Author Contributions
Conceptualization, V.S. and S.S.; Methodology, V.S., P.J. and S.S.; Validation, V.S. and S.S.; Formal analysis, P.I. and S.S.; Investigation, V.S. and S.S.; Data curation, V.S. and S.S.; Writing -Original draft, V.S.; Writing - Review and Editing, P.J. and S.S.; Visualization, V.S., P.J. and S.S.; Supervision, V.S. and S.S.; Project Administration, V.S.; Funding acquisition, V.S.
Funding
This study received funding from the “POL. Gen. Dr. Jongiate Aojanepong Fund” of the Royal Thai College of Obstetricians and Gynecologists (RTCOG; grant identifier 012-RTCOG2304). Financial support allowed for the procurement of necessary research materials and facilitated data collection and analysis. The opinions of the authors expressed in this article are not always agreed upon by the Royal Thai College of Obstetricians and Gynecologists.

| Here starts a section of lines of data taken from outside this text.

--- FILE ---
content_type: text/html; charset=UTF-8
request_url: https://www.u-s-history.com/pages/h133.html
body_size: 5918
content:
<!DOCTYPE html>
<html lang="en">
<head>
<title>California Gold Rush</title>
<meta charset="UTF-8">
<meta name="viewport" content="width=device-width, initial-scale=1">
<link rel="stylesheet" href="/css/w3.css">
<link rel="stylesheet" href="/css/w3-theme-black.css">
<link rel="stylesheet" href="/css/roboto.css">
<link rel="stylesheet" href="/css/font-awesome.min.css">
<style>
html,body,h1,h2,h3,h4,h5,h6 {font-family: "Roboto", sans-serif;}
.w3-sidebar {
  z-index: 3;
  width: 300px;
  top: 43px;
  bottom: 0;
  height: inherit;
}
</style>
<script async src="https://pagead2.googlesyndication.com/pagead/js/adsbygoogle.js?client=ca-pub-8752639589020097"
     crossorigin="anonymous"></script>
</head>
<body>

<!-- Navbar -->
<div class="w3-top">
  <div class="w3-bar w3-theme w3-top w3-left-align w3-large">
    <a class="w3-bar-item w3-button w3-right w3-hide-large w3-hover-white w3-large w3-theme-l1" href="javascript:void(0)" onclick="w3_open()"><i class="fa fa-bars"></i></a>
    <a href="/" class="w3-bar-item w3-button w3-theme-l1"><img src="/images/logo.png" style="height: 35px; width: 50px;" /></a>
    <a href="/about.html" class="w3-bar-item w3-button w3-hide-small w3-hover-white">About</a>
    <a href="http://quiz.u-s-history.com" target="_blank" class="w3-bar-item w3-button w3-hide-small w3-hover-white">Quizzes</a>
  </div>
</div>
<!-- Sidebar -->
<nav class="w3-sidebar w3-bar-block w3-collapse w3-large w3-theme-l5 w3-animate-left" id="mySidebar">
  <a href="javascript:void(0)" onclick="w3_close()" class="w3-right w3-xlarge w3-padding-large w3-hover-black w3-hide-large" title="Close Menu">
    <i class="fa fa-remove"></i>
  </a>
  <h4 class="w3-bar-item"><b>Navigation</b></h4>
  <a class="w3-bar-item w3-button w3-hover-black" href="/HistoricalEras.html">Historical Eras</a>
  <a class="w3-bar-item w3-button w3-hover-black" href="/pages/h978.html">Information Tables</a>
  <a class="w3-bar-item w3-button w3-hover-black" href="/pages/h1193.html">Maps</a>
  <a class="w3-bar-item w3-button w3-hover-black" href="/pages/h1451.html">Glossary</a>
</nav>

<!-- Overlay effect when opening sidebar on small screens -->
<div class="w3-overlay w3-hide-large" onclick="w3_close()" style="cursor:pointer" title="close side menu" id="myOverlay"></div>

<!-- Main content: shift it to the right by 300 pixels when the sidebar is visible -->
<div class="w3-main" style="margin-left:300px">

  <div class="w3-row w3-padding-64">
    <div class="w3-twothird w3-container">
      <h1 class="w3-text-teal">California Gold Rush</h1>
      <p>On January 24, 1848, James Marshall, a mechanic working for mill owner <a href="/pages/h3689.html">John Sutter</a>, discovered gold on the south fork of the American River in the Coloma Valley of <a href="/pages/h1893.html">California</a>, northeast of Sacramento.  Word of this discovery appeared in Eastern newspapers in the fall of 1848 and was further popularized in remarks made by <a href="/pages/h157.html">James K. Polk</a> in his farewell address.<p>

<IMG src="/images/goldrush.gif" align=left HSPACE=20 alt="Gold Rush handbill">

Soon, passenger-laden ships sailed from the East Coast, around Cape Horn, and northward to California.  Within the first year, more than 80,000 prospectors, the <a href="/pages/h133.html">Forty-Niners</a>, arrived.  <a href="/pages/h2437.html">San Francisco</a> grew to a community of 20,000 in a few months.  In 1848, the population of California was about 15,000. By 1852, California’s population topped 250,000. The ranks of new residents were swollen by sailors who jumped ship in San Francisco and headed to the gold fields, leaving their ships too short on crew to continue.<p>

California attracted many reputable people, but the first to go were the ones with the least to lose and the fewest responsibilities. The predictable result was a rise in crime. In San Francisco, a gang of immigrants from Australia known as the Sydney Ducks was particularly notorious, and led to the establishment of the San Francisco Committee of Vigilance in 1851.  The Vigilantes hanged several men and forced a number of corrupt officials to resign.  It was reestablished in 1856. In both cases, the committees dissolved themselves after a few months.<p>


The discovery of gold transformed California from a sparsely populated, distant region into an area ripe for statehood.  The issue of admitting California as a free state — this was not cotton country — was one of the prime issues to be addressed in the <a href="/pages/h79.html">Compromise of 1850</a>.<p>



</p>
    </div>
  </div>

Institutional Review Board Statement
The study was conducted in accordance with the Declaration of Helsinki, and the protocol was approved by the Khon Kaen Hospital Institute Review Board in Human Research (Project identification code KEF66006) on 30 March 2023.
Informed Consent Statement
Informed consent was obtained from all subjects involved in the study.
Data Availability Statement
Dataset available on request from the authors.
Acknowledgments
We thank all the participants, nurses, residents, and staff at Khon Kaen Hospital for facilitating the study. We would like to extend special thanks to Dr. Phuping Akavipat, Dr. Ussanee Sangkomkamhang, and Prof. Kitti Jiraratanapochai for their contributions to the peer reviewers who refined the research content, and Piyanan Suparattanagool for serving as a consultant during the analysis process. We also thank the Royal Thai College of Obstetricians and Gynecologists (RTCOG) for funding this study.
Conflicts of Interest
All the authors declare that they have no conflicts of interest.